## Problem requirements:
Write out the records below from the first line through the line containing "Incredible Design Ideas", leaving out any pictures.

Image-caption web data
=== Begin Enclosure ===
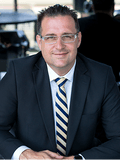 Mark Novak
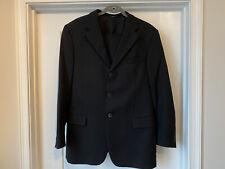 Men's Versace 2 Piece Wool Suit (EU 52R US 42R)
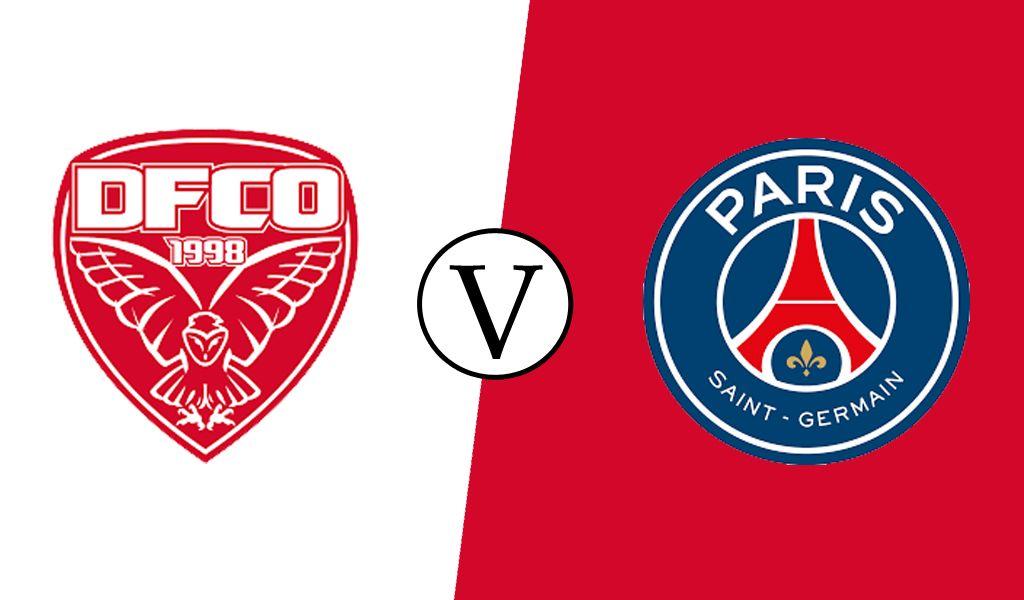 Dijon Vs Psg Match Preview Free Streaming Links Psg Iniesta Dortmund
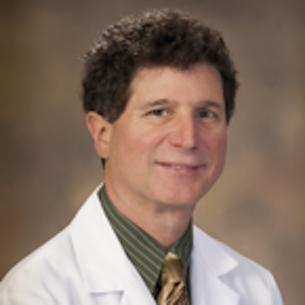 Robert Loeb, MD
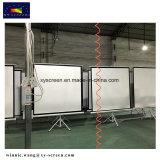 Großhandelsweiße Stativ-Projektions-Mattbildschirme mit gutem Preis und guter Qualität
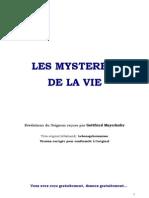 Les Mystères de la Vie - Gottfried Mayerhofer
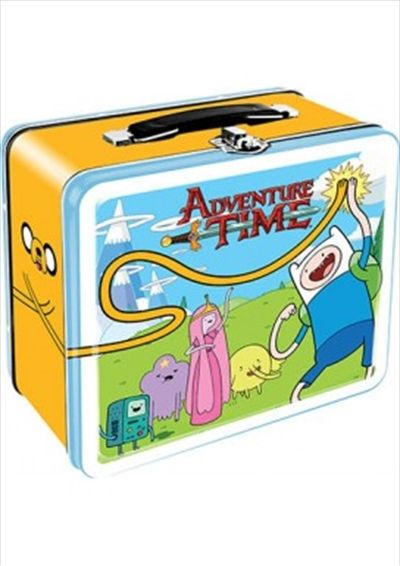 Adventure Time Large Fun Box Lunchboxes, Lunchbox | Sanity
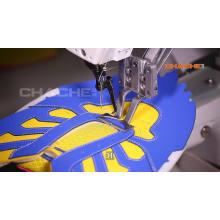 sewing machines industrial overlock zigzag sewing machine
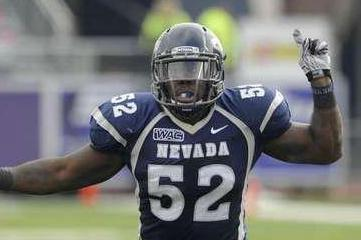 2012 NFL Draft: University of Nevada Linebacker James-Michael Johnson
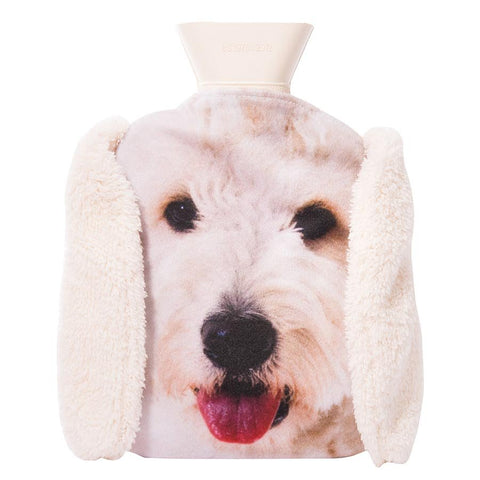 Pet Hot Water Bottle - Cavoodle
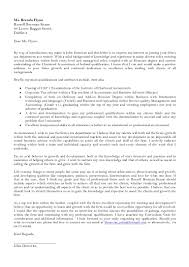 Incredible Design Ideas Cover Letter For College Student 13 Cover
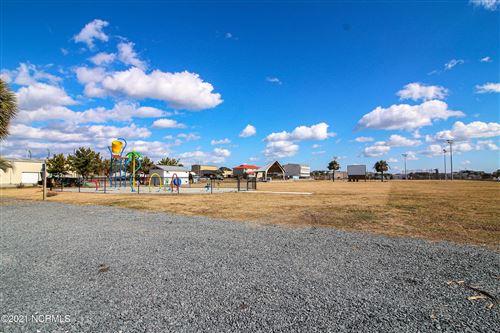 Tiny photo for 4016 E Dolphin Drive, Oak Island, NC 28465 (MLS # 100257231)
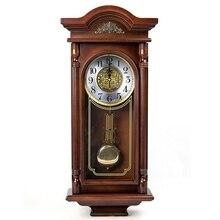 Duży zegar ścienny Vintage cichy duży luksusowy cyfrowy antyczny europejski zegar ścienny drewniany klasyczny salon Klok Home Decor AD50WC
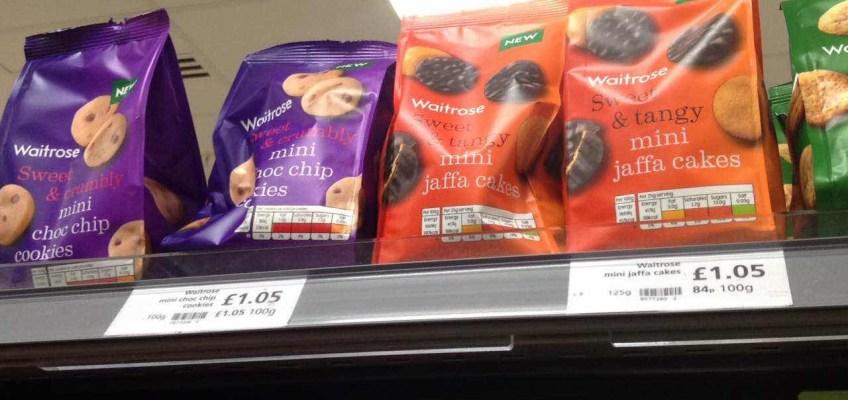 ウェイトローズクッキー~おすすめロンドンお土産ジャファケーキ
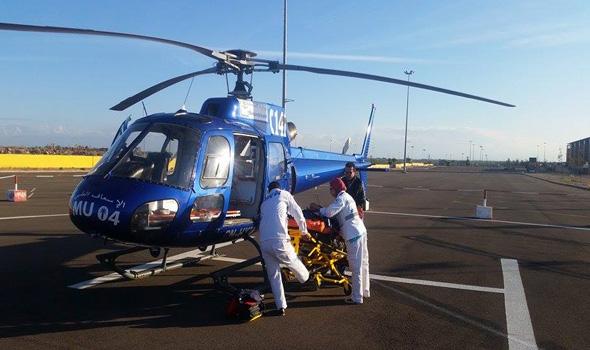بواسطة مروحية طبية.. نقل مصاب في حادثة سير من بولمان إلى فاس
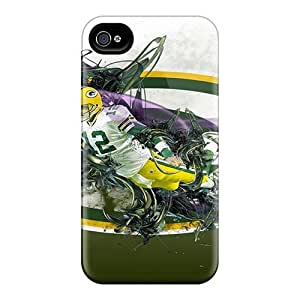 Protective Cases With Fashion Design For Case Iphone 6Plus 5.5inch Cover (green Bay Packers)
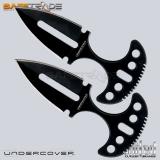 [UC-18] United Cutlery™ Noże Undercover Twin Push Daggers Black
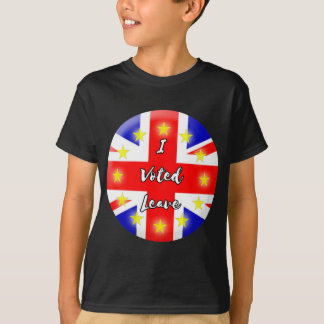 i voted leave T-Shirt
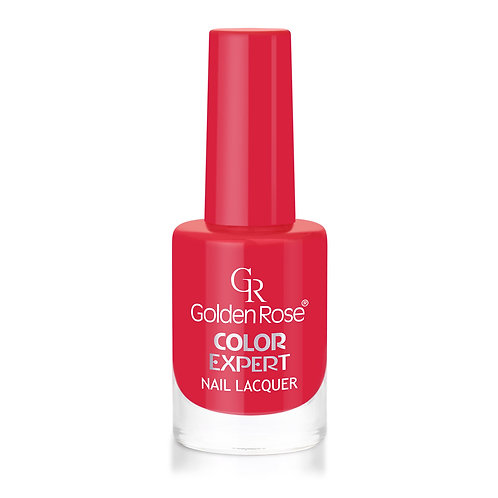 Color Expert Nail Lacquer Nº 97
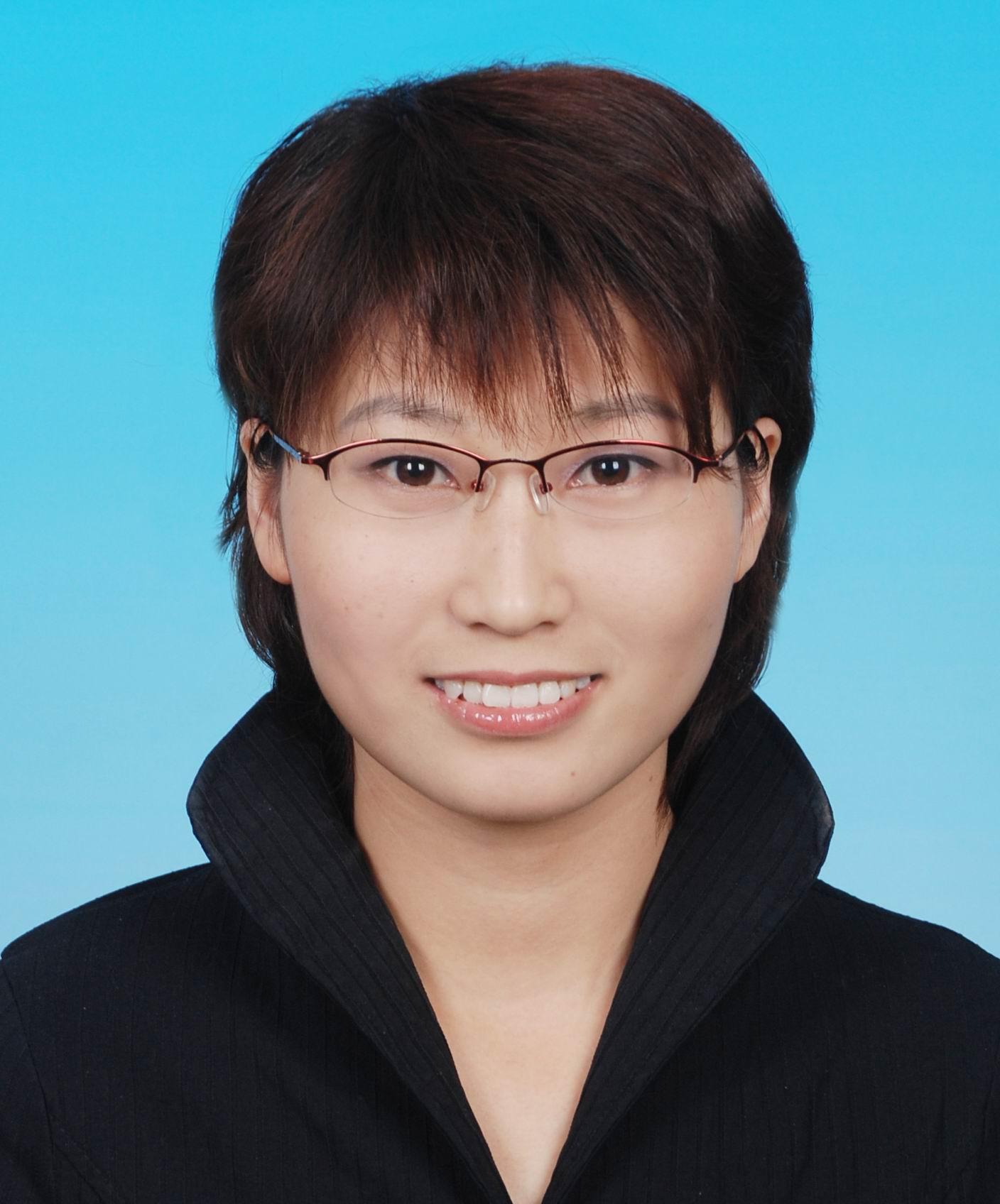 张荷芳律师信息_张荷芳律师个人案例 - 律师百科网
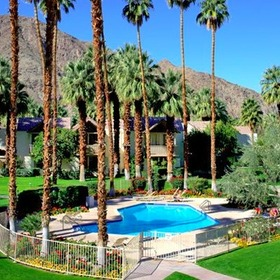 Indian Wells Condoshare Pool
=== End Enclosure ===
## Exercise answer:
 Mark Novak
 Men's Versace 2 Piece Wool Suit (EU 52R US 42R)
 Dijon Vs Psg Match Preview Free Streaming Links Psg Iniesta Dortmund
 Robert Loeb, MD
 Großhandelsweiße Stativ-Projektions-Mattbildschirme mit gutem Preis und guter Qualität
 Les Mystères de la Vie - Gottfried Mayerhofer
 Adventure Time Large Fun Box Lunchboxes, Lunchbox | Sanity
 sewing machines industrial overlock zigzag sewing machine
 2012 NFL Draft: University of Nevada Linebacker James-Michael Johnson
 Pet Hot Water Bottle - Cavoodle
 Incredible Design Ideas Cover Letter For College Student 13 Cover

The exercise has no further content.